COMPLETE THE FOLLOWING
1. Please reproduce the part of the Mozart harpsichord thread from "I've tried to" to "of the harpsichord??" word for word.
2. Carry on the forum thread about Mozart symphonies and the harpsichord, starting after its last line.

GIVEN PASSAGE
--------------------------------------------------
# Mozart Symphonies and the Harpsichord?



## RevAvery (May 13, 2018)

Hi,

Being new here I don't know what topics have been talked about in depth. If there are other postings relating to my question, I'd be glad to be directed there.

I've tried to find out if Mozart's symphonies are supposed to have a harpsichord in them. I have the Karl Bohm set (no harpsichord) as well as the Pinnock set (with harpsichord). I like them both but I lean towards the Pinnock. I've also had the Mackerras set, but no longer. 

I've always wondered about the inclusion of the Harpsichord. In my searching this out there seems to be some ambiguity concerning the use of the harpsichord?? 

Any insights would be appreciated.

Thanks.


----------



## bharbeke (Mar 4, 2013)

Harpsichord is certainly an option Mozart had available to him for continuo (the backing line of the music). I'm not sure what Bohm used for that part, but it was probably something in the modern instrument family. Pinnock tends to use correct HIP practices and period instruments to my knowledge.


----------



## RevAvery (May 13, 2018)

bharbeke said:


> Harpsichord is certainly an option Mozart had available to him for continuo (the backing line of the music). I'm not sure what Bohm used for that part, but it was probably something in the modern instrument family. Pinnock tends to use correct HIP practices and period instruments to my knowledge.
--------------------------------------------------
RAW DATA
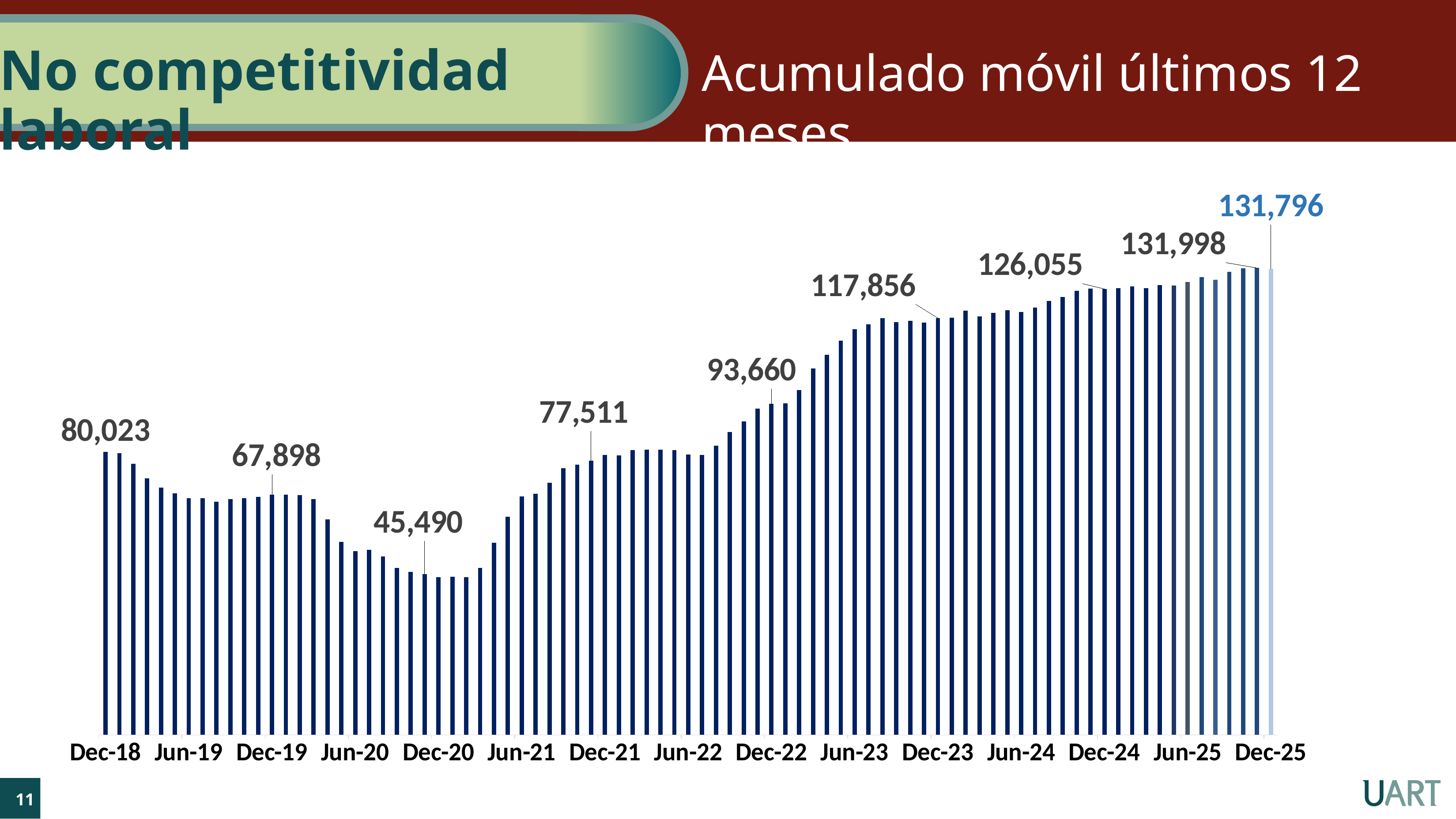
What is the difference between the Dec-23 value and the Dec-22 value? 24,196 What kind of chart is shown on the slide? bar chart What is the value shown for Dec-22? 93,660 What is the title shown in the header next to the chart? Acumulado móvil últimos 12 meses Which is larger, the value for Dec-19 or the value for Dec-21? Dec-21 What is the value shown for Dec-18? 80,023 Do the values rise or fall from Dec-20 to Dec-23? rise What is the difference between the Dec-24 value and the Dec-23 value? 8,199 What is the value shown for Dec-25, the last bar? 131,796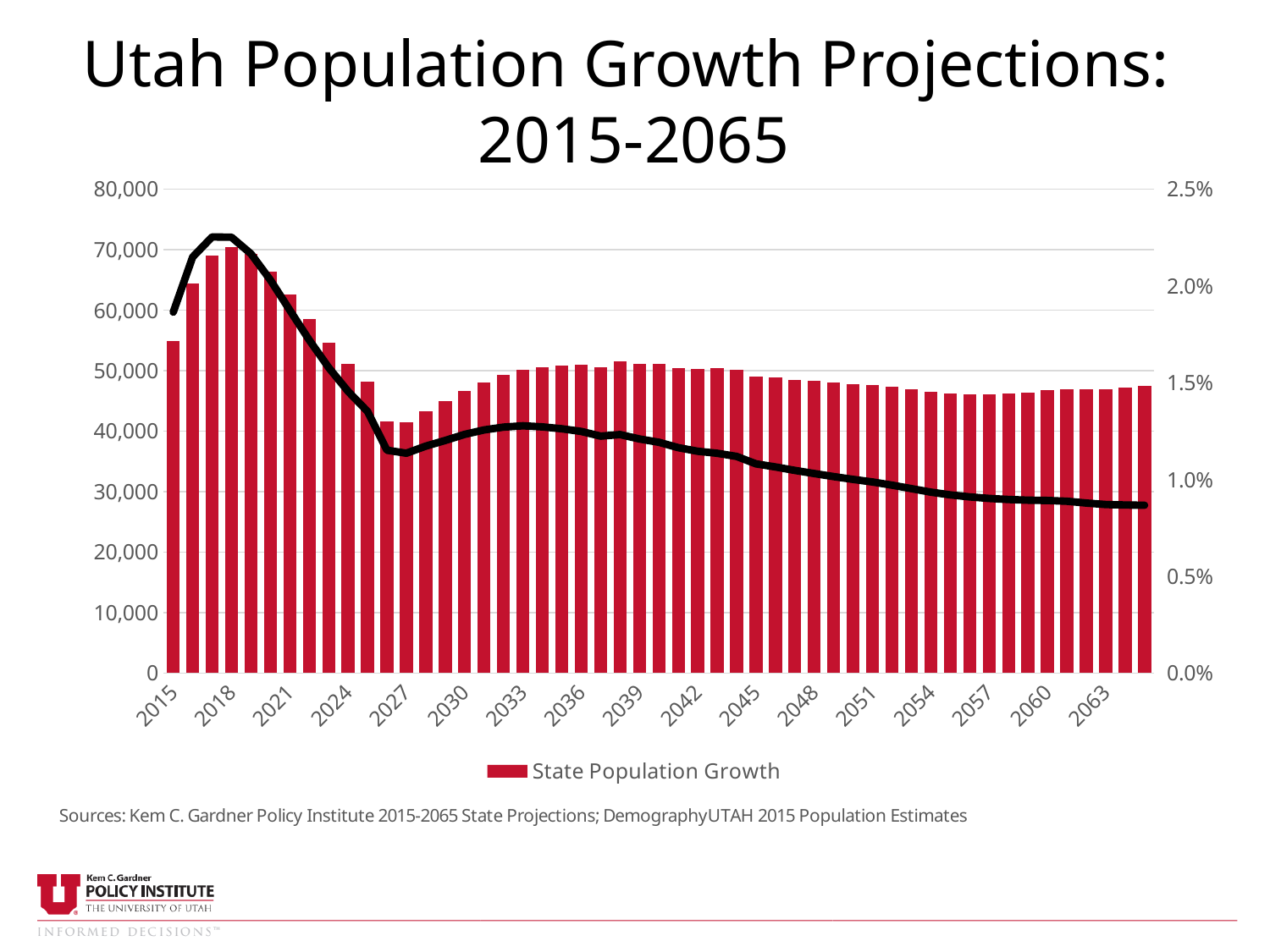
How many series does the legend list? 1 Is the bar value for 2027 greater or less than 50,000? less Is the bar value for 2018 greater or less than 60,000? greater What is the title of the chart? Utah Population Growth Projections: 2015-2065 What kind of chart is shown on the slide? A bar chart with a line overlay Is the line value for 2018 greater or less than 2.0%? greater Which year has the tallest bar? 2018 What is the legend entry for the bars? State Population Growth Which year has the larger bar, 2021 or 2030? 2021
--------------------------------------------------
RESPONSES TO THE EXERCISE
1.
I've tried to find out if Mozart's symphonies are supposed to have a harpsichord in them. I have the Karl Bohm set (no harpsichord) as well as the Pinnock set (with harpsichord). I like them both but I lean towards the Pinnock. I've also had the Mackerras set, but no longer. 

I've always wondered about the inclusion of the Harpsichord. In my searching this out there seems to be some ambiguity concerning the use of the harpsichord??

2.
Am I correct in assuming the continuo wasn't written as part of the original score and therefore, Pinnock for example, would determine what the continuo was? Meaning in this case, Mozart didn't write it but Pinnock came up with an educated guess as to what it would be? And with that, would Mozart have written it out? Or would have, more or less, improvised as he conducted from the harpsichord?


----------



## eugeneonagain (May 14, 2017)

Mozart often wrote out his parts including any chords used as a 'continuo' underpinning, so it isn't even continuo in the manner of the baroque period with the chords improvised over a given bass. I'm talking mainly about the concertos. I don't believe Mozart's symphonies require or ever required actual continuo.


----------



## RevAvery (May 13, 2018)

eugeneonagain said:


> Mozart often wrote out his parts including any chords used as a 'continuo' underpinning, so it isn't even continuo in the manner of the baroque period with the chords improvised over a given bass. I'm talking mainly about the concertos. I don't believe Mozart's symphonies require or ever required actual continuo.


Does that mean no harpsichord was used in the original performances by Mozart himself. I guess what I'm wanting to determine is whether or not the use of harpsichord in his symphonies is correct.

Maybe we don't know one way or the other for sure??


----------



## PlaySalieri (Jun 3, 2012)

For symphones pre K200 harpsichord kind of fits in

but not with the weightier symphonies


----------



## joen_cph (Jan 17, 2010)

Wikipedia has specifications for each symphony, some calling for continuo or keyboard in the score, such as nos. 6 & 15:

https://en.wikipedia.org/wiki/Symphony_No._6_(Mozart)
https://en.wikipedia.org/wiki/Symphony_No._15_(Mozart)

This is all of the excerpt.